À nommer le monde en sa matérialité la plus simple, on se dépayse de l'habiter davantage. On pourrait dire aussi que nous l'habitons davantage à le déchiffrer de plus près, à percevoir sa longueur, sa largeur, sa hauteur, son site et sa durée, sa texture et ses particularités. J'en prendrai pour exemple la lumière tamisée d'un roman de Duras, Un barrage contre le Pacifique (Gallimard, 1950). Décrivant une Indochine à la dérive sous le regard d'une famille française spoliée par l'administration coloniale, il n'a rien d'un roman édifiant. Cependant, par ses formes et son style, il est beaucoup plus instructif et spirituel que bien des traités de morale à l'écriture rébarbative et lénifiante.

Ce récit dit bien notre situation face au langage et au monde. Nous aimerions construire du stable et du bon mais les intempéries, l'adversité de la nature et les conflits d'intérêts ruinent sans cesse notre projet comme le raz-de-marée de l'océan le fait de la rizière cultivée en vain par la mère de Marguerite.

Il en est de même de l'action.

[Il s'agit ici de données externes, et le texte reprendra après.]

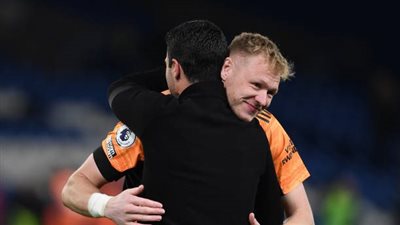 أرتيتا يعلق على أنباء رحيل رامسديل لصفوف نيوكاسل يونايتد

Rien ne sépare l'action de la contemplation sinon notre faiblesse à toujours étouffer les appels du présent, à reporter le possible dans une procrastination morose. Que faisons-nous du moment favorable, du kaïros, des mille circonstances qui pourraient ouvrir notre cœur à l'étonnement de la création et du salut à l'œuvre au cœur même des faiblesses de l'homme ? Que de talents gâchés, que de compassions perdues par la projection de l'espérance dans un avenir brumeux qui refuse les croix et les épiphanies du présent, ses failles et ses accomplissements. Un conformisme atone et aphone entretient la jalousie des places et l'anémie de la parole tandis qu'à la fin des charmes poussiéreux de la bourgeoisie, « [q]ui cache son fou meurt sans voix » (Henri Michaux).

Oui, un style de vie et de langage devenu obsession d'une répétition à l'identique nous absente des risques et des grâces du présent. Un christianisme identitaire et de confort nous fait davantage pleurer sur la destruction des pierres que sur les détresses de ceux qui ne savent pas où reposer leur cœur et leur tête, tant la parole du Christ peine à se frayer un chemin dans le brouillard de nos âmes inhibées. À un monde saisi de désarroi, elle apparaît affadie et convenue, prudentielle et comme encore voilée.

1 C. Bobin, La nuit du cœur, Gallimard, 2018, p. 29.
2 Marguerite Duras, L'amant, Éditions de Minuit, 1984, pp. 100-101.
3 Cf. le grand recueil éponyme de Jean-Pierre Lemaire, Les marges du jour, La Dogana, 2011.